Below is a set of records. Please retype every one exactly.

■ Records for the exercise:
--

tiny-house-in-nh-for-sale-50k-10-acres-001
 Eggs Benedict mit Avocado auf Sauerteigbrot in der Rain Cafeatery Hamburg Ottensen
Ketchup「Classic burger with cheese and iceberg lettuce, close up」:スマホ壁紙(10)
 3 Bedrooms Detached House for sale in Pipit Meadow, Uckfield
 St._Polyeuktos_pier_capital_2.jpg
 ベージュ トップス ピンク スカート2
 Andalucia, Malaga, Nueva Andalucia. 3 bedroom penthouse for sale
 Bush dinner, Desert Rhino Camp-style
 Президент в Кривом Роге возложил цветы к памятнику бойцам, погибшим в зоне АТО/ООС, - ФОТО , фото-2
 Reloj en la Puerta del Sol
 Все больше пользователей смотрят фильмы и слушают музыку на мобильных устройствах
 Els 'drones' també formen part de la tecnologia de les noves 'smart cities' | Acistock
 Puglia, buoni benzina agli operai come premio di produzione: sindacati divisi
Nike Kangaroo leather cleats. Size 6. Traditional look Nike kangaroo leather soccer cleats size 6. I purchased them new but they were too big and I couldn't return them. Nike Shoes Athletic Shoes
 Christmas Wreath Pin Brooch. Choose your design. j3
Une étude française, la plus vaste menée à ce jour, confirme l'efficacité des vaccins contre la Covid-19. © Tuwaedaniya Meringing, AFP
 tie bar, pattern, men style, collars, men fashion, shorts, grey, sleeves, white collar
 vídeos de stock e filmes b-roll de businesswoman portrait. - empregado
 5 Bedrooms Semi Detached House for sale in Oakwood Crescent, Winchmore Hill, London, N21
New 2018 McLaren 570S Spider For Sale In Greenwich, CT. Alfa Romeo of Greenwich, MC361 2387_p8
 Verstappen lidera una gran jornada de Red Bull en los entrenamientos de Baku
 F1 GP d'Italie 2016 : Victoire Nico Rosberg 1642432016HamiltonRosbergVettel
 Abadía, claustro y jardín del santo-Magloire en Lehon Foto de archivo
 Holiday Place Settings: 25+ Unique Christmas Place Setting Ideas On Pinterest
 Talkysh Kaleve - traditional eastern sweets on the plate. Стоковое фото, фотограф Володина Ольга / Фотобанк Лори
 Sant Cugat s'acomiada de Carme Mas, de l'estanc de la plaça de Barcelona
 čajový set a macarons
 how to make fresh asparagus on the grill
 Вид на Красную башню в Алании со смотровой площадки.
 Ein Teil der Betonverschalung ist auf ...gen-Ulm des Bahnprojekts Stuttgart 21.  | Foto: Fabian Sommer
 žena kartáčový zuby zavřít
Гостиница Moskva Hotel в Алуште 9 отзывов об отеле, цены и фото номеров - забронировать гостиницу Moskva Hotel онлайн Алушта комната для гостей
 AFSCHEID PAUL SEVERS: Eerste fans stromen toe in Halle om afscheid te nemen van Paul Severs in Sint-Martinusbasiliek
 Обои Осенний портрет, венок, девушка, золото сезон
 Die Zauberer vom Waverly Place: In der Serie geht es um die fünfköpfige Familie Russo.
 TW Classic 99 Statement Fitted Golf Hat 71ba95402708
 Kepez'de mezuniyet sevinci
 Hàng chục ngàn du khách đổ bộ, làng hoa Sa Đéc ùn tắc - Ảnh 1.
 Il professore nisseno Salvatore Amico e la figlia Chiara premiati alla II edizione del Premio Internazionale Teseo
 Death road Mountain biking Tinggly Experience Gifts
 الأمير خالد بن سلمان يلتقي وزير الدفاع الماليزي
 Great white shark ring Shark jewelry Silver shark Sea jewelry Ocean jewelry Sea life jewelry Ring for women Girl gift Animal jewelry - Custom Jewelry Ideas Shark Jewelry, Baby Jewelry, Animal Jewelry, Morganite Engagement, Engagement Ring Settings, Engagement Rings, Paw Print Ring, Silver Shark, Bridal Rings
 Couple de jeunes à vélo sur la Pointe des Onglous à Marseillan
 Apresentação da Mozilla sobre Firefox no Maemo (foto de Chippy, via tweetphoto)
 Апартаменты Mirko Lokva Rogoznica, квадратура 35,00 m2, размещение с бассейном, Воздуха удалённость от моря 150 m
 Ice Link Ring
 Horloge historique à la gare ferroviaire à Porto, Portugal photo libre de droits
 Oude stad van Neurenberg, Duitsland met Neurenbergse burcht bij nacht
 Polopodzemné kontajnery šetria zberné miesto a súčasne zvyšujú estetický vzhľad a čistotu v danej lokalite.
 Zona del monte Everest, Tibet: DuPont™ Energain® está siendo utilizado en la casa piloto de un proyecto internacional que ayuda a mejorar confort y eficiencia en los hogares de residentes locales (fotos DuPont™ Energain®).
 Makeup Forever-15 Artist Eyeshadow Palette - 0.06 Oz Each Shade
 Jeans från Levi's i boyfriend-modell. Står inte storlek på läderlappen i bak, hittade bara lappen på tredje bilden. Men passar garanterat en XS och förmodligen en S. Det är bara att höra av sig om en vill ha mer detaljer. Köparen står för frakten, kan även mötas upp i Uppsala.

--

■ Result of the task:
tiny-house-in-nh-for-sale-50k-10-acres-001
 Eggs Benedict mit Avocado auf Sauerteigbrot in der Rain Cafeatery Hamburg Ottensen
Ketchup「Classic burger with cheese and iceberg lettuce, close up」:スマホ壁紙(10)
 3 Bedrooms Detached House for sale in Pipit Meadow, Uckfield
 St._Polyeuktos_pier_capital_2.jpg
 ベージュ トップス ピンク スカート2
 Andalucia, Malaga, Nueva Andalucia. 3 bedroom penthouse for sale
 Bush dinner, Desert Rhino Camp-style
 Президент в Кривом Роге возложил цветы к памятнику бойцам, погибшим в зоне АТО/ООС, - ФОТО , фото-2
 Reloj en la Puerta del Sol
 Все больше пользователей смотрят фильмы и слушают музыку на мобильных устройствах
 Els 'drones' també formen part de la tecnologia de les noves 'smart cities' | Acistock
 Puglia, buoni benzina agli operai come premio di produzione: sindacati divisi
Nike Kangaroo leather cleats. Size 6. Traditional look Nike kangaroo leather soccer cleats size 6. I purchased them new but they were too big and I couldn't return them. Nike Shoes Athletic Shoes
 Christmas Wreath Pin Brooch. Choose your design. j3
Une étude française, la plus vaste menée à ce jour, confirme l'efficacité des vaccins contre la Covid-19. © Tuwaedaniya Meringing, AFP
 tie bar, pattern, men style, collars, men fashion, shorts, grey, sleeves, white collar
 vídeos de stock e filmes b-roll de businesswoman portrait. - empregado
 5 Bedrooms Semi Detached House for sale in Oakwood Crescent, Winchmore Hill, London, N21
New 2018 McLaren 570S Spider For Sale In Greenwich, CT. Alfa Romeo of Greenwich, MC361 2387_p8
 Verstappen lidera una gran jornada de Red Bull en los entrenamientos de Baku
 F1 GP d'Italie 2016 : Victoire Nico Rosberg 1642432016HamiltonRosbergVettel
 Abadía, claustro y jardín del santo-Magloire en Lehon Foto de archivo
 Holiday Place Settings: 25+ Unique Christmas Place Setting Ideas On Pinterest
 Talkysh Kaleve - traditional eastern sweets on the plate. Стоковое фото, фотограф Володина Ольга / Фотобанк Лори
 Sant Cugat s'acomiada de Carme Mas, de l'estanc de la plaça de Barcelona
 čajový set a macarons
 how to make fresh asparagus on the grill
 Вид на Красную башню в Алании со смотровой площадки.
 Ein Teil der Betonverschalung ist auf ...gen-Ulm des Bahnprojekts Stuttgart 21.  | Foto: Fabian Sommer
 žena kartáčový zuby zavřít
Гостиница Moskva Hotel в Алуште 9 отзывов об отеле, цены и фото номеров - забронировать гостиницу Moskva Hotel онлайн Алушта комната для гостей
 AFSCHEID PAUL SEVERS: Eerste fans stromen toe in Halle om afscheid te nemen van Paul Severs in Sint-Martinusbasiliek
 Обои Осенний портрет, венок, девушка, золото сезон
 Die Zauberer vom Waverly Place: In der Serie geht es um die fünfköpfige Familie Russo.
 TW Classic 99 Statement Fitted Golf Hat 71ba95402708
 Kepez'de mezuniyet sevinci
 Hàng chục ngàn du khách đổ bộ, làng hoa Sa Đéc ùn tắc - Ảnh 1.
 Il professore nisseno Salvatore Amico e la figlia Chiara premiati alla II edizione del Premio Internazionale Teseo
 Death road Mountain biking Tinggly Experience Gifts
 الأمير خالد بن سلمان يلتقي وزير الدفاع الماليزي
 Great white shark ring Shark jewelry Silver shark Sea jewelry Ocean jewelry Sea life jewelry Ring for women Girl gift Animal jewelry - Custom Jewelry Ideas Shark Jewelry, Baby Jewelry, Animal Jewelry, Morganite Engagement, Engagement Ring Settings, Engagement Rings, Paw Print Ring, Silver Shark, Bridal Rings
 Couple de jeunes à vélo sur la Pointe des Onglous à Marseillan
 Apresentação da Mozilla sobre Firefox no Maemo (foto de Chippy, via tweetphoto)
 Апартаменты Mirko Lokva Rogoznica, квадратура 35,00 m2, размещение с бассейном, Воздуха удалённость от моря 150 m
 Ice Link Ring
 Horloge historique à la gare ferroviaire à Porto, Portugal photo libre de droits
 Oude stad van Neurenberg, Duitsland met Neurenbergse burcht bij nacht
 Polopodzemné kontajnery šetria zberné miesto a súčasne zvyšujú estetický vzhľad a čistotu v danej lokalite.
 Zona del monte Everest, Tibet: DuPont™ Energain® está siendo utilizado en la casa piloto de un proyecto internacional que ayuda a mejorar confort y eficiencia en los hogares de residentes locales (fotos DuPont™ Energain®).
 Makeup Forever-15 Artist Eyeshadow Palette - 0.06 Oz Each Shade
 Jeans från Levi's i boyfriend-modell. Står inte storlek på läderlappen i bak, hittade bara lappen på tredje bilden. Men passar garanterat en XS och förmodligen en S. Det är bara att höra av sig om en vill ha mer detaljer. Köparen står för frakten, kan även mötas upp i Uppsala.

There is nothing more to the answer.